L’escalade militaire entre les États-Unis et Israël, d’une part, et l’Iran, d’autre part, a entraîné une perturbation généralisée du trafic aérien, avec des dizaines de milliers de vols annulés ou reprogrammés dans le monde entier.
De grandes parties de l’espace aérien du Moyen-Orient, y compris celui du Qatar, ont été fermées par crainte de la présence de missiles et de drones, laissant le secteur de l’aviation face à l’une des crises les plus difficiles depuis la pandémie de coronavirus.
L’aéroport international de Dubaï, le plus fréquenté au monde, est un point de transit majeur pour les vols long-courriers, tout comme d’autres aéroports régionaux dont dépend le trafic aérien mondial.
Avions déroutés vers d’autres aéroports
L’autorité de l’aviation civile de Bahreïn a annoncé qu’un certain nombre d’avions vides de Gulf Air, ainsi que quelques avions-cargos, ont été déplacés vers d’autres aéroports par mesure de précaution.
Cette mesure vise à garantir que les opérations aériennes se poursuivent dans le respect des normes de sécurité et de sûreté les plus strictes pendant la crise actuelle, a déclaré l’autorité.
L’autorité n’a pas fourni de détails supplémentaires sur les destinations alternatives, et Gulf Air n’a pas encore fait de commentaire officiel.
Toutefois, les données du site web de suivi des vols FlightRadar24 montrent que plusieurs avions de ligne se sont rendus dans des aéroports situés en Arabie saoudite au cours des dernières 24 heures.
Les opérations se poursuivent à l’aéroport de Dubaï
Le bureau des médias du gouvernement de Dubaï a confirmé que deux drones avaient été abattus près de l’aéroport, tout en précisant que le trafic aérien se poursuivait normalement.
Des témoins oculaires ont indiqué que l’incident n’avait pas causé de dommages visibles à l’intérieur de l’aéroport lui-même.
Cet incident survient après que l’aéroport international de Dubaï a été endommagé au cours de la première journée du conflit, de même que les aéroports internationaux d’Abou Dhabi et de Koweït.

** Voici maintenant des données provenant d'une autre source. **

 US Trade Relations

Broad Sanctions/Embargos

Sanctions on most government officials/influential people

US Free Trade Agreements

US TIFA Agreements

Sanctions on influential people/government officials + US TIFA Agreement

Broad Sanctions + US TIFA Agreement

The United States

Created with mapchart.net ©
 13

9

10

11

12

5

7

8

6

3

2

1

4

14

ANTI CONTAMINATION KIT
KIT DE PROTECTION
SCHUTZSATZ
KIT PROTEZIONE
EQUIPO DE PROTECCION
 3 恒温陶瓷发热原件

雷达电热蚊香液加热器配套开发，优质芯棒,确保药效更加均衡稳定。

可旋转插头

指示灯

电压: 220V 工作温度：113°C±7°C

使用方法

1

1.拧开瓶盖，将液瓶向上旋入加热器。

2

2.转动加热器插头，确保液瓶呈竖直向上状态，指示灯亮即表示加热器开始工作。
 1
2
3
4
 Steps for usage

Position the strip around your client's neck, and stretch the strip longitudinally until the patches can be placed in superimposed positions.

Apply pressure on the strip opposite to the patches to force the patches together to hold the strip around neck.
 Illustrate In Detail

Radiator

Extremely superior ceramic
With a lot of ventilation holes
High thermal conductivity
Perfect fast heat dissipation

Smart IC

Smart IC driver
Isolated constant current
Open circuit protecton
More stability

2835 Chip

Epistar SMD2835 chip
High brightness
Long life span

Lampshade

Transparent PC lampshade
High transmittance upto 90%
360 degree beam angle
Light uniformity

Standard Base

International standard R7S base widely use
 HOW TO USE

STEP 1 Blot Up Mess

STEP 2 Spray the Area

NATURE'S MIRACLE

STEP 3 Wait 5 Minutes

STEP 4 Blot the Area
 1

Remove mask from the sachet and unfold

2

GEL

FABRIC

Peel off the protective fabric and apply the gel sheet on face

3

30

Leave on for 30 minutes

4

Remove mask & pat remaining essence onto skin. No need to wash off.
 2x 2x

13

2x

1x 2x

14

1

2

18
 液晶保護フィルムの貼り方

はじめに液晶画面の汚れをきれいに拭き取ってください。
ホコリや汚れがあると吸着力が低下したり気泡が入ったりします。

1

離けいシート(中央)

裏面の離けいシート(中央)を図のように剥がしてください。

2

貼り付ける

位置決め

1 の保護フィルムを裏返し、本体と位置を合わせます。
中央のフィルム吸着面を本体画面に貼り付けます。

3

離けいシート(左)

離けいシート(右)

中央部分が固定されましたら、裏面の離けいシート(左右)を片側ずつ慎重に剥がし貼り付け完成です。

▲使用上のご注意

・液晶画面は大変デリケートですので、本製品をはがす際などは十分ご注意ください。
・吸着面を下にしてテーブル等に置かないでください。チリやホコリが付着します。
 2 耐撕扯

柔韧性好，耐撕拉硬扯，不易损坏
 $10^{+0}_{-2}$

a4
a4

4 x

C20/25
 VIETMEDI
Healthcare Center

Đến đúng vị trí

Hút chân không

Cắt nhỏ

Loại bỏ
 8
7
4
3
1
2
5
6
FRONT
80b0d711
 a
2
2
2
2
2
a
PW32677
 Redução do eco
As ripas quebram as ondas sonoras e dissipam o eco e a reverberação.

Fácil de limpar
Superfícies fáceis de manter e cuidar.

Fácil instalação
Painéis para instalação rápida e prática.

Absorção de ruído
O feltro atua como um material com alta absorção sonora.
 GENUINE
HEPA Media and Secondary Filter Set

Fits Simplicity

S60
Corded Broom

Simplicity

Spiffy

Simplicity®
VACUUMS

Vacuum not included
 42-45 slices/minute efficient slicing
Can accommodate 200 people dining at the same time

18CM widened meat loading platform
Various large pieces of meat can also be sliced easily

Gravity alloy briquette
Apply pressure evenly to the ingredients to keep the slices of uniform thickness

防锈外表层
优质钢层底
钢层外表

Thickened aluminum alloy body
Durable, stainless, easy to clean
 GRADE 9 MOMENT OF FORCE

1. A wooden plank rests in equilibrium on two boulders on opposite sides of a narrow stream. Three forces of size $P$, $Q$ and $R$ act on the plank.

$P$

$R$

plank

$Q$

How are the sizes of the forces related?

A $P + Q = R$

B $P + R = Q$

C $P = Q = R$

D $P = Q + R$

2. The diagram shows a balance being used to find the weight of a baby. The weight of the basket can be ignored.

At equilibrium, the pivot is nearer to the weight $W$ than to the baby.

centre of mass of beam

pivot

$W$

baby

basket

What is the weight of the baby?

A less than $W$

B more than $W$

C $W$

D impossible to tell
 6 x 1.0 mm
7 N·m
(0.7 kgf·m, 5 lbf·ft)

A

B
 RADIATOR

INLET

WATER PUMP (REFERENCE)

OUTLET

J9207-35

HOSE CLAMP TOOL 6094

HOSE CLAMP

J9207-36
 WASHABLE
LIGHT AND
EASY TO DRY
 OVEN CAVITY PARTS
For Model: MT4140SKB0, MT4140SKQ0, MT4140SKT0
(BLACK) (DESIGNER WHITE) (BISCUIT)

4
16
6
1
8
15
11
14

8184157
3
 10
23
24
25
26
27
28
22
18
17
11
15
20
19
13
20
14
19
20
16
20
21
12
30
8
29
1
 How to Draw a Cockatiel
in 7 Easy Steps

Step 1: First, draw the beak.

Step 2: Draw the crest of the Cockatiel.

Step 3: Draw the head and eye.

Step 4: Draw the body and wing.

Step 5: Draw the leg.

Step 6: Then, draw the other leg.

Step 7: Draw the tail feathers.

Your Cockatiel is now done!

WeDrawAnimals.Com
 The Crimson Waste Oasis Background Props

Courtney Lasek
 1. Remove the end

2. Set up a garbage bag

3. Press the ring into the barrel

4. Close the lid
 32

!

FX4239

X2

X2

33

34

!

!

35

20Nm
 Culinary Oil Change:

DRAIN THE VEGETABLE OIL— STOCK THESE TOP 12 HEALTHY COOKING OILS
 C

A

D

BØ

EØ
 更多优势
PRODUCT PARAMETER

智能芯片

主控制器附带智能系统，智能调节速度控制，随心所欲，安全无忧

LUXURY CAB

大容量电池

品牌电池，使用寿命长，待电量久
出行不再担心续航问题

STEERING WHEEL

Quatre personnes ont été blessées dans l’attentat de mercredi, selon les autorités.
Vols limités malgré la reprise des opérations
Pour tenter de relancer les vols, certaines compagnies aériennes régionales ont repris une partie de leurs activités, notamment Emirates à Dubaï, Etihad Airways à Abu Dhabi et Qatar Airways.
Cependant, ces compagnies opèrent toujours à une capacité bien inférieure à la normale en raison des risques de sécurité permanents et de la fermeture de certaines parties de l’espace aérien.
Le secteur du fret aérien a également été gravement touché par la crise, les prix du kérosène ayant augmenté en raison de la perturbation de l’un des principaux couloirs d’exportation de pétrole de la région.
Cette situation a entraîné une augmentation du prix des billets sur certaines liaisons aériennes et fait craindre une baisse de la demande mondiale de voyages si l’escalade militaire se poursuit.